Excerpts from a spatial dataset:
>> begin

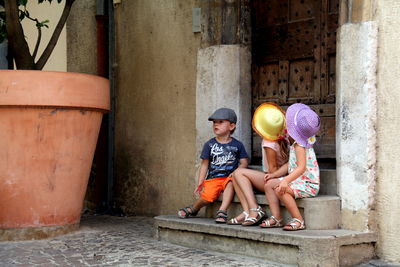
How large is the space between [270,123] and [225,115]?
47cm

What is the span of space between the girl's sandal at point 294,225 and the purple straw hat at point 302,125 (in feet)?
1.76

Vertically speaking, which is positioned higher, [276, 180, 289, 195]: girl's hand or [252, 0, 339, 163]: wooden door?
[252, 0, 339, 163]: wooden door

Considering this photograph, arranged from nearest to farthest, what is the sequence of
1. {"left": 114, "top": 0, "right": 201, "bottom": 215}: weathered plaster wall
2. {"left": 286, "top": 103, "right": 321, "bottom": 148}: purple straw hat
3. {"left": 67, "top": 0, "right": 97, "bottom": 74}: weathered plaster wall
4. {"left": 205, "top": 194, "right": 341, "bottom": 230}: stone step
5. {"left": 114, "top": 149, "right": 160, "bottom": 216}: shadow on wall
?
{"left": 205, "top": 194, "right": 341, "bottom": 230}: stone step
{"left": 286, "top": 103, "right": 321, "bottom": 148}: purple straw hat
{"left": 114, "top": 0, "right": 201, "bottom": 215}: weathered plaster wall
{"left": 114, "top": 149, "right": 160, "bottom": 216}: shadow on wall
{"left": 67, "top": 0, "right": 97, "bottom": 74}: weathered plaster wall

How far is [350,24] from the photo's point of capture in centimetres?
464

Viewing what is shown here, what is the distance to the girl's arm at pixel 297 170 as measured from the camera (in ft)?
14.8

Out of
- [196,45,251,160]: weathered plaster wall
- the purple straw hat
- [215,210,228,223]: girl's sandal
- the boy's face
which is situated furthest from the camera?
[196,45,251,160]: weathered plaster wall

>> end

▸ **What you will do**:
All of the material above should be reproduced exactly, except the pictures.

▸ **Exercise solution**:
How large is the space between [270,123] and [225,115]?
47cm

What is the span of space between the girl's sandal at point 294,225 and the purple straw hat at point 302,125 (in feet)?
1.76

Vertically speaking, which is positioned higher, [276, 180, 289, 195]: girl's hand or [252, 0, 339, 163]: wooden door?
[252, 0, 339, 163]: wooden door

Considering this photograph, arranged from nearest to farthest, what is the sequence of
1. {"left": 114, "top": 0, "right": 201, "bottom": 215}: weathered plaster wall
2. {"left": 286, "top": 103, "right": 321, "bottom": 148}: purple straw hat
3. {"left": 67, "top": 0, "right": 97, "bottom": 74}: weathered plaster wall
4. {"left": 205, "top": 194, "right": 341, "bottom": 230}: stone step
5. {"left": 114, "top": 149, "right": 160, "bottom": 216}: shadow on wall
?
{"left": 205, "top": 194, "right": 341, "bottom": 230}: stone step
{"left": 286, "top": 103, "right": 321, "bottom": 148}: purple straw hat
{"left": 114, "top": 0, "right": 201, "bottom": 215}: weathered plaster wall
{"left": 114, "top": 149, "right": 160, "bottom": 216}: shadow on wall
{"left": 67, "top": 0, "right": 97, "bottom": 74}: weathered plaster wall

How far is [350,24] from the photo's point of capture in centimetres?
464

Viewing what is shown here, what is the distance to the girl's arm at pixel 297 170 as measured from the camera (in ft)?
14.8

Out of
- [196,45,251,160]: weathered plaster wall
- the purple straw hat
- [215,210,228,223]: girl's sandal
- the boy's face
which is situated furthest from the camera?
[196,45,251,160]: weathered plaster wall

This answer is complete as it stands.